Qual a música do crime? Porque parou o assassino? Porque está ele estático e transido pelo som mudo da grafonola? Porque esperamos nós pelo desenlace, por um fim?
Seremos todos vítimas da expectativa mórbida? Observadores do medo? Voyeuristas da morte? Amantes do assassínio como uma das belas artes?
Pouco importa o móbil do crime, o corpo branco e nu da mulher morta na cama, o fio de sangue que se estende pelos lábios carnudos, o lençol-punhal, o casaco e o chapéu descuidadamente caídos na cadeira, os detectives de chapéu de coco que aguardam o assassino.
Pouco importam os trigémeos que espreitam da janela como um coro grego mudo e que nos observam com uma frieza gélida, igual à montanha de neve branca que atrás deles se ergue como o monte de Vénus da mulher cadáver?
Que importa tudo isso?
Nada. Rigor mortis apenas.
Espera, apenas terrível espera, como só um quadro pode fixar, numa angústia de dúvida. Toda a vida na suspensão melómana de um assassino impecavelmente vestido, de mão criminosa no bolso, ali parado, parando a acção, suspendendo a história, congelando a narrativa policial.
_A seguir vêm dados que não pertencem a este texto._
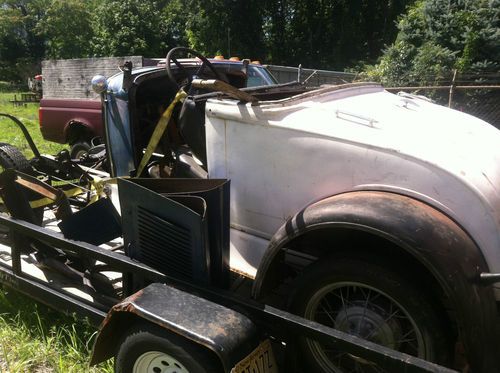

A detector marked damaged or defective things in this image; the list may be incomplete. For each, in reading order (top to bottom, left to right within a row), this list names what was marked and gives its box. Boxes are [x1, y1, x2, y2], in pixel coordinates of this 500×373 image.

rusty car fender [90, 282, 260, 370]
rusty car fender [252, 190, 500, 370]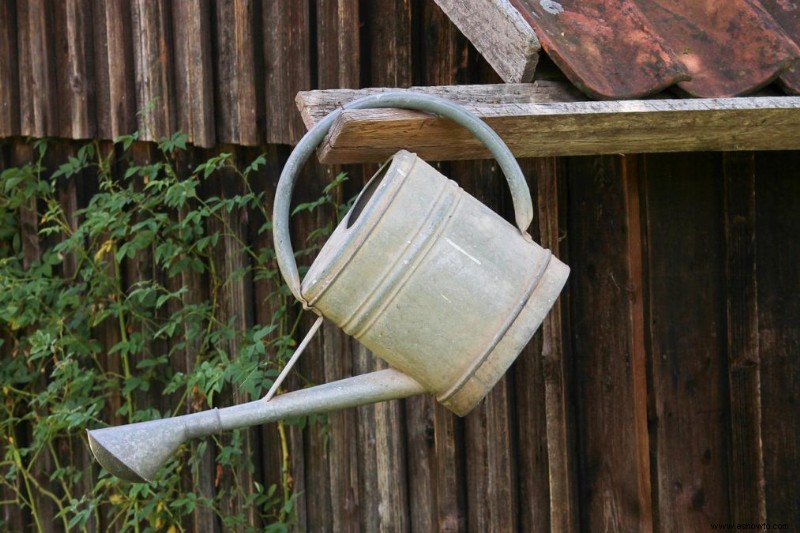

Que faz aquele homem, languidamente parado em frente à grafonola, escutando música enquanto os detectives de chapéu de coco o esperam de moca e rede de prisão nas mãos?
Que música fez parar o homem do quadro “O assassino em perigo” de Magritte, continua a ser um dos mais intrigantes mistérios da história policial da arte.
Que música pode comover o assassino que nos comove na sua imobilidade?
Paul T. Baumer, melómano e investigador da Tate Gallery tem uma tese, uma explicação, uma banda sonora para um crime passional. O assassino parou para ouvir “Romance” de Dmitri Shostakovich. Nós continuamos a pensar que o assassino ouvia “I Love you” de Edvard Grieg ou “Foi em Setembro que te conheci” do Vitor Espadinha.
Qualquer uma delas é uma belíssima música para um assassino melómano de mão criminosa no bolso como num quadro de Magritte.